Exercise goal = Retype the data below word for word, starting at the line that contains "How far is it" and continuing through the end of the data. Leave the pictures out of your answer.

--- --- ---

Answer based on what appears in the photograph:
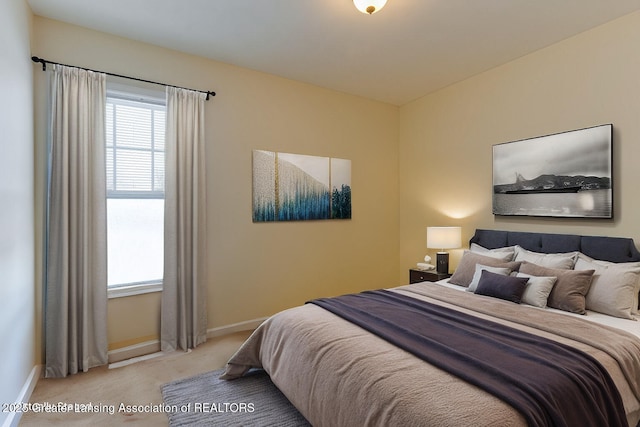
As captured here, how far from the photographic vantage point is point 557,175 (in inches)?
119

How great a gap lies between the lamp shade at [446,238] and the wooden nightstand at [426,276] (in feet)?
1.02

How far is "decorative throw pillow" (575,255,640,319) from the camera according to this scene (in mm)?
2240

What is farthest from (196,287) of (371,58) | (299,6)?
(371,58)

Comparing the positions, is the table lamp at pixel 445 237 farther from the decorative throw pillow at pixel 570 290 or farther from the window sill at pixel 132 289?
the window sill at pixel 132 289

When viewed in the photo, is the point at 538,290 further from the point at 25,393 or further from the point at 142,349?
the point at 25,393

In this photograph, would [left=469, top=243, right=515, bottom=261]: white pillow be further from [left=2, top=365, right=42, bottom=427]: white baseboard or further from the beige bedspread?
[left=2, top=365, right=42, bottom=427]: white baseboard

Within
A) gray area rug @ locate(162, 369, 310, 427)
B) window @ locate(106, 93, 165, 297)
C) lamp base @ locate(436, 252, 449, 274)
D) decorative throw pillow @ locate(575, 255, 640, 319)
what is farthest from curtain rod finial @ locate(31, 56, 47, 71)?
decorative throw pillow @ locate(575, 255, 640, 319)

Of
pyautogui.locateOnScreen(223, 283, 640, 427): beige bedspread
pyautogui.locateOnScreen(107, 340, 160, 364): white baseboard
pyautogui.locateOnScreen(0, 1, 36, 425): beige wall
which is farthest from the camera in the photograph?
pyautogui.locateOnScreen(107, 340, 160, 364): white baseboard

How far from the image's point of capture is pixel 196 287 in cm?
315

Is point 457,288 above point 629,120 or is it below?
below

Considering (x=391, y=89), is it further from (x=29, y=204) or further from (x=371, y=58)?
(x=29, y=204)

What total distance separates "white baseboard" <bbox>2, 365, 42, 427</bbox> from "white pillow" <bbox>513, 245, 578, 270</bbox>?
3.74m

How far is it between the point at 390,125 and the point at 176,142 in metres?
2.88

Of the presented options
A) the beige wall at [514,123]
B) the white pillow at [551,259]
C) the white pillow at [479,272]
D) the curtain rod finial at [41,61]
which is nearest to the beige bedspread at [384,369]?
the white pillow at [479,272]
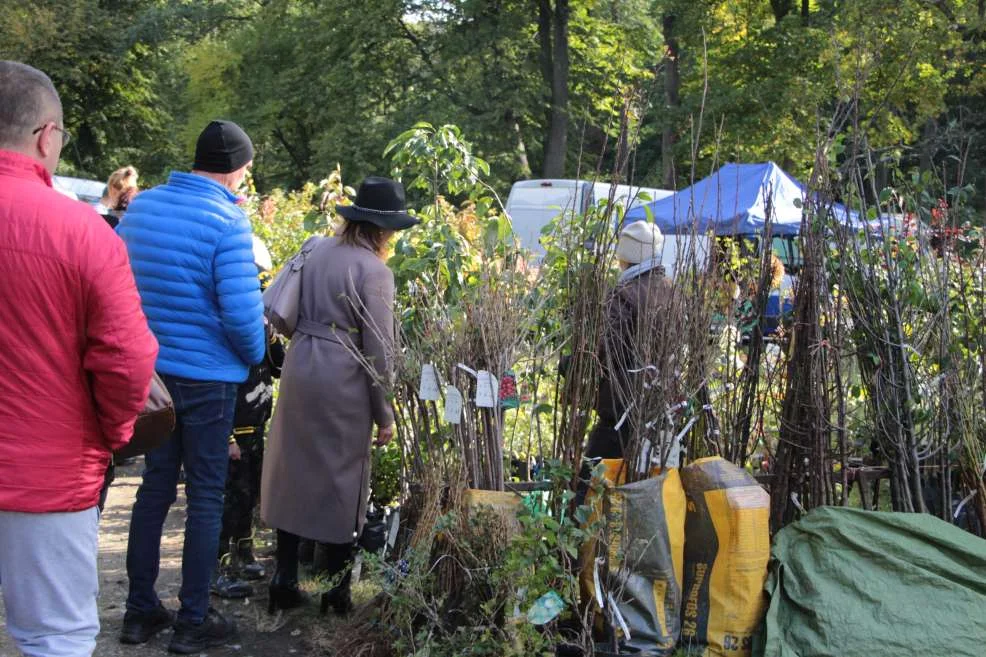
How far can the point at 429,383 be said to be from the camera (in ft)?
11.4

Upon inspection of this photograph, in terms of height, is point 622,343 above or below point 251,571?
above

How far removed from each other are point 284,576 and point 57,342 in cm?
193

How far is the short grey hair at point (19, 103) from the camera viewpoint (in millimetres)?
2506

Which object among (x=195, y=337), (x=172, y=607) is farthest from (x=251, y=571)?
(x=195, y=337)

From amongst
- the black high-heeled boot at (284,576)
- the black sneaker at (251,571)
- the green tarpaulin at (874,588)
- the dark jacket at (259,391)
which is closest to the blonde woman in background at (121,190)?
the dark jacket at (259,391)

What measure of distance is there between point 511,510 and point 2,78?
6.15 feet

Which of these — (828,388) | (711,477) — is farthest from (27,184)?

--- --- ---

Solved exercise =
How far is it between the point at 390,125 and the point at 176,142 in metres?
2.88

Of the presented options
A) the beige wall at [514,123]
B) the white pillow at [551,259]
C) the white pillow at [479,272]
D) the curtain rod finial at [41,61]
which is nearest to the beige bedspread at [384,369]?
the white pillow at [479,272]
How far can the point at 429,383 be said to be from the camera (in ft)?
11.4

Upon inspection of this photograph, in terms of height, is point 622,343 above or below point 251,571?
above

How far removed from each other are point 284,576 and point 57,342 in cm?
193

How far is the short grey hair at point (19, 103) from the camera viewpoint (in millimetres)?
2506

Which object among (x=195, y=337), (x=172, y=607) is farthest from (x=251, y=571)?
(x=195, y=337)

From amongst
- the black high-heeled boot at (284,576)
- the black sneaker at (251,571)
- the green tarpaulin at (874,588)
- the dark jacket at (259,391)
which is closest to the blonde woman in background at (121,190)?
the dark jacket at (259,391)

What measure of distance is there between point 511,510 and point 2,78?
6.15 feet

Which of these — (828,388) | (711,477) — is farthest from (27,184)?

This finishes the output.